I could kind of tell.

I was shocked into silence at the moment and just smiled at her awkwardly until we were able to come up with an excuse to no longer stand there making small talk. And for the rest of the day, I couldn't help but replay that encounter over and over again in my mind.

It hurt.

It hurt me that someone would point out to me that my body is less than perfect (something I already knew) rather than congratulate me, or even just pretend to be happy for me. It hurt me that a fellow mom would say this to me. A fellow mom, which automatically made her someone I had an unspoken kinship with.

Yes, I could give this person the benefit of the doubt and say that maybe she didn't mean it the way it came out. Or maybe she's socially awkward. Or maybe she was even just referencing my tank top and yoga pants -- widely known to be the uniform of the stay-at-home mom.
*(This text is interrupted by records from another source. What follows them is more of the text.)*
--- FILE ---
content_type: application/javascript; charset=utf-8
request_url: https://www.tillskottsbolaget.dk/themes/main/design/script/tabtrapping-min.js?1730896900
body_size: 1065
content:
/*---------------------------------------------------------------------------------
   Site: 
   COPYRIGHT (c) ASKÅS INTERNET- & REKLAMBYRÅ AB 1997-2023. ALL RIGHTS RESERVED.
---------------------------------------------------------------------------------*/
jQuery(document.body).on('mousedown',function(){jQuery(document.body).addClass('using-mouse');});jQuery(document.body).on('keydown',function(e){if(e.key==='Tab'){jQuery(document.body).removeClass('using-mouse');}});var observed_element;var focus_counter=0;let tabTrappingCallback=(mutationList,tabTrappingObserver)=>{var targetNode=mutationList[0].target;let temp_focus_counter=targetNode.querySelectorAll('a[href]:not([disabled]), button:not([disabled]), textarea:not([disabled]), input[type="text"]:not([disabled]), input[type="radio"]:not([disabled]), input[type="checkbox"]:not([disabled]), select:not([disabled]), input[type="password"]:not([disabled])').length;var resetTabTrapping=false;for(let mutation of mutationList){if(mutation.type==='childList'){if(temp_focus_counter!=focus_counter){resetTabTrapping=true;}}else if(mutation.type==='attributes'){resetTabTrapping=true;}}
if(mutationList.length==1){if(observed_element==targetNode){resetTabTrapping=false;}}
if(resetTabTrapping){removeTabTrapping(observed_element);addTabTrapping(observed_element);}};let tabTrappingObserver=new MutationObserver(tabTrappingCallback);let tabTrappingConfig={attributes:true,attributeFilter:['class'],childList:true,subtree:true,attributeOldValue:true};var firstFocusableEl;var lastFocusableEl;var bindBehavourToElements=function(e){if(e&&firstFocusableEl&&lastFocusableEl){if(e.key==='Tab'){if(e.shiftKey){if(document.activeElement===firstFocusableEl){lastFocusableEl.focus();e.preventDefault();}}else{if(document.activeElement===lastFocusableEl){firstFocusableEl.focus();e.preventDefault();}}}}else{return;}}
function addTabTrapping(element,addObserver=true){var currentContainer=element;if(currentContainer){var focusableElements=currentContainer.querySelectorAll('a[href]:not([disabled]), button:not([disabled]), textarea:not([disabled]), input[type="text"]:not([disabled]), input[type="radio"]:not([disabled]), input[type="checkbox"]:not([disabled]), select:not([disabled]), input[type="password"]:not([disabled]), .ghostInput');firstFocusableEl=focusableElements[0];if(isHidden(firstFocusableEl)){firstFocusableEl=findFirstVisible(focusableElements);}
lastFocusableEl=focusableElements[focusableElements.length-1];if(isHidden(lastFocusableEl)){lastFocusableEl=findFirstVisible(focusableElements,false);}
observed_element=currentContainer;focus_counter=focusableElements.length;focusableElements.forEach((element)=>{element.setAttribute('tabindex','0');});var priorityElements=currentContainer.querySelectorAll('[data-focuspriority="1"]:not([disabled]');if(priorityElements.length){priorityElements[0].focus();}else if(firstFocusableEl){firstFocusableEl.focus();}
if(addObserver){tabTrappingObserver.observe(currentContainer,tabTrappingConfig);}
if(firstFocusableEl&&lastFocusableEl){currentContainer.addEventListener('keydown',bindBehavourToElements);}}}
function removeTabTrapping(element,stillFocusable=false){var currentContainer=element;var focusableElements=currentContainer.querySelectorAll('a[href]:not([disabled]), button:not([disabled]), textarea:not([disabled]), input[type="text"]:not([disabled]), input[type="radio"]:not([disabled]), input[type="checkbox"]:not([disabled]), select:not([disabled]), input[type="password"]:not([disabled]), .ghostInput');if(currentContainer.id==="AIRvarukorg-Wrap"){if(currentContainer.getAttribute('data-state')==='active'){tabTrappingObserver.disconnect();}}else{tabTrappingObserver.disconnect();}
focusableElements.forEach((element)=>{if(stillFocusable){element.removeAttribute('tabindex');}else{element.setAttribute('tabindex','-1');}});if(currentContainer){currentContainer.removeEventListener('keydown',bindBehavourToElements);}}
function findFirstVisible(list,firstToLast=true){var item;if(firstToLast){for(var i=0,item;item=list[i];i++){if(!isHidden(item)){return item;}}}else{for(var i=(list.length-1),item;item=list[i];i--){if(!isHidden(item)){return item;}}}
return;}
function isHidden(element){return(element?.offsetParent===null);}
Except. I can't un-hear "I could kind of tell". And it will always be in my head that maybe she meant it the way I think she meant it. That I looked like a messy, heavy new mom.

And while I read all the articles about the importance of moms loving their postpartum bodies, I really want to believe it and live by it and pass it onto my children. I think to myself, "Yes! I am perfect the way I am."

And then someone gestures towards my round stomach that's sticking out over the top of my pants and I'm sent into a shame spiral.

Which makes me realize -- we have a long way to go yet.

We may tell each other that we have to love ourselves. We may tell each other that we need to stop judging one another. We may tell each other that we need to stop emphasizing the importance of beauty to our daughters.

But we also tell each other that we're fat.

And that makes me so sad. Not just for myself, but for all new moms who see a completely different person staring back at them when they look in the mirror every day.

I don't really know what the solution is. I don't know what I would say to that woman if I could. But I do know that when my 5-year-old asks me to go swimming with her on our summer vacation, I'm going to put my bathing suit on and go. When my 3-year-old tells me I'm beautiful, I will smile and say thank you.

I may still have hurt feelings. But I'm not going to let my little girls know. I will not let the power of words overshadow the joy of being a mom.

Rounder. Heavier. Feeling unsure of my appearance. But a good mom.

And I will always love that about myself.